What are loan repayments?

Loan repayments are the regular payments you make to pay off your car loan. Loan repayments generally occur on a monthly basis, although many lenders will also give you the option of making fortnightly or weekly loan repayments.

What is a fixed-rate loan?

A fixed-rate loan is one where the interest rate remains constant for an agreed amount of time. For example, if you take out a five-year fixed-rate loan at 8.75 per cent, the lender is obliged to leave your interest rate at 8.75 per cent for at least five years. By contrast, if you take out a variable-rate loan at 8.75 per cent, the lender can change the interest rate whenever it wants.

Where can I get a student car loan?

Student car loans are not a necessarily a product in and of themselves, but what you may be looking for is a guarantor car loan.

A guarantor car loan has a third-party act as a form of guarantee for your loan application, telling the bank or lender that if you default on your loan, someone will pay the loan repayments.

Going guarantor on a car loan is no new thing, and before internet-based credit scores, guarantor car loan applicants would apply for loans with a guarantor or property owner who could vouch for the person borrowing the loan.

To get a guarantor car loan, you’ll need someone willing to act as a guarantor for your car loan.

How do you get a car loan?

There are four different ways you can get a car loan. You can go straight to a lender. You can get a finance broker to organise a car loan for you. You can get ‘dealer finance’ – which is when the car dealer organises a car loan for you. Or you can organise your own car loan through a comparison website, like RateCity.

Whichever method you choose, you will need to provide proof of identification, proof of income and proof of savings. So you may be asked for any combination of passport, driver’s licence, bank statements, payslips, tax returns and utility bills. You might also be asked to provide proof of insurance.

What is a guarantor car loan?

A guarantor car loan is a type of loan that features a guarantor on the agreement. The guarantor is a third-party individual, often a friend or relative, who guarantees the loan will be repaid if the borrower defaults on the car loan.

Guarantor car loans are often geared at people who might otherwise struggle being accepted for a secured car loan when purchasing a vehicle. Some of the reasons might include a lack of credit history such as with a student or young person, if there’s bad credit, or age as a factor such as with pensioners.

What is a refinance?

A refinance is when you swap one car loan with another. For example, you might take out a car loan with Lender X because it is the best on the market at the time – but two years later, you might switch to Lender Y because you discover that it now has the best loan. Conditions and fees often apply when you refinance.

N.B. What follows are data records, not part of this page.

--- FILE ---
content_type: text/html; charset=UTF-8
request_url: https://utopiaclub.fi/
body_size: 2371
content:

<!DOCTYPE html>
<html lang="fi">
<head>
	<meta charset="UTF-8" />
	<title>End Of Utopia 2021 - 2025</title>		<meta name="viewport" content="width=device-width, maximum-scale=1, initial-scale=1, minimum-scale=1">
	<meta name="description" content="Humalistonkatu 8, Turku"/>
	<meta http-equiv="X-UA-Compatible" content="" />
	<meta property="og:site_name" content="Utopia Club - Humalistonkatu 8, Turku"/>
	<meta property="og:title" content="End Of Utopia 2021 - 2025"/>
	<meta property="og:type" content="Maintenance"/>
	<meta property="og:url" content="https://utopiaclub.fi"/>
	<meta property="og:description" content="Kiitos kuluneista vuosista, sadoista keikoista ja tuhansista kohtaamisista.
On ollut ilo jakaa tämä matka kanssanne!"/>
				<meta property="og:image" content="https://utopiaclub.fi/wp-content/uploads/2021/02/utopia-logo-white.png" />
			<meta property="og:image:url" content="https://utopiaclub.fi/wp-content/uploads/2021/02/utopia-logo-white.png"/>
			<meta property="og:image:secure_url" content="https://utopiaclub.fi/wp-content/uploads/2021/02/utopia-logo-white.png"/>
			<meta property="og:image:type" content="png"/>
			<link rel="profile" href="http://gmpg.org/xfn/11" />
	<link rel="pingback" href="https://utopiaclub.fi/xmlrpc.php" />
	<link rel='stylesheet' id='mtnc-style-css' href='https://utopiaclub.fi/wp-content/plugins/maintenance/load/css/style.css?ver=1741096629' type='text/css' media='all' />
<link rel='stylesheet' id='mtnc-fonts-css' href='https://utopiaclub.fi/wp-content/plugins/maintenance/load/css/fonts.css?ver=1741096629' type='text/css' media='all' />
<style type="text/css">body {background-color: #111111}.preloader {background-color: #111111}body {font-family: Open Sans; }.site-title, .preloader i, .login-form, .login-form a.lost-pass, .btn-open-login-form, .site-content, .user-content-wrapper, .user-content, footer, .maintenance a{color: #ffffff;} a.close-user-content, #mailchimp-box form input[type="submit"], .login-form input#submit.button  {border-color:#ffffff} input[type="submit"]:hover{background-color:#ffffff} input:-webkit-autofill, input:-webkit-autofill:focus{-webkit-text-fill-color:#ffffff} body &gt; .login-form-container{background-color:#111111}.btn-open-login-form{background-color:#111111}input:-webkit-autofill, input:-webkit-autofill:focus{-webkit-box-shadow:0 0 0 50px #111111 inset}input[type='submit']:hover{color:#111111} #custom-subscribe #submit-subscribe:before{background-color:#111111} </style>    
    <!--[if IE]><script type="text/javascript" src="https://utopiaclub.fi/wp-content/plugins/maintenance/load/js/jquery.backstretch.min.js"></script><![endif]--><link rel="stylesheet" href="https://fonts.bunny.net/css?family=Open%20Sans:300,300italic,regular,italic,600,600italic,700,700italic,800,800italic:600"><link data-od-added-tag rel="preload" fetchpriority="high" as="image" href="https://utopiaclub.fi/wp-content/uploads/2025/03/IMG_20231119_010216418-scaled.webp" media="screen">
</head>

What is a balloon payment?

Some lenders will offer borrowers reduced monthly repayments in return for a one-off lump sum – or balloon payment – that the borrower has to pay at the end of the loan. Generally, the total repayments on a loan with a balloon structure will be higher than a loan without.

What is a car loan calculator?

A car loan calculator is an online tool that helps consumers understand how much they would have to repay under different scenarios. Consumers can create these different scenarios by entering different borrowing amounts, interest rates, loan terms and repayment schedules into the car loan calculator.

What is proof of income?

Before giving you a car loan, lenders will ask for proof of income – documentary evidence that you earn as much as you claim you earn. Lenders will typically want some combination of tax returns, pay slips and bank statements. The reason lenders want proof of income is because they want to be sure you have the means to repay the car loan.

What is CTP insurance?

CTP insurance, also known as compulsory third-party insurance or a green slip, is compulsory if you want to register a vehicle in Australia. If you’re responsible for a car accident, your CTP insurance will be used to pay any compensation due to anyone who might be injured or killed. However, CTP insurance doesn’t cover you for vehicle damage or theft.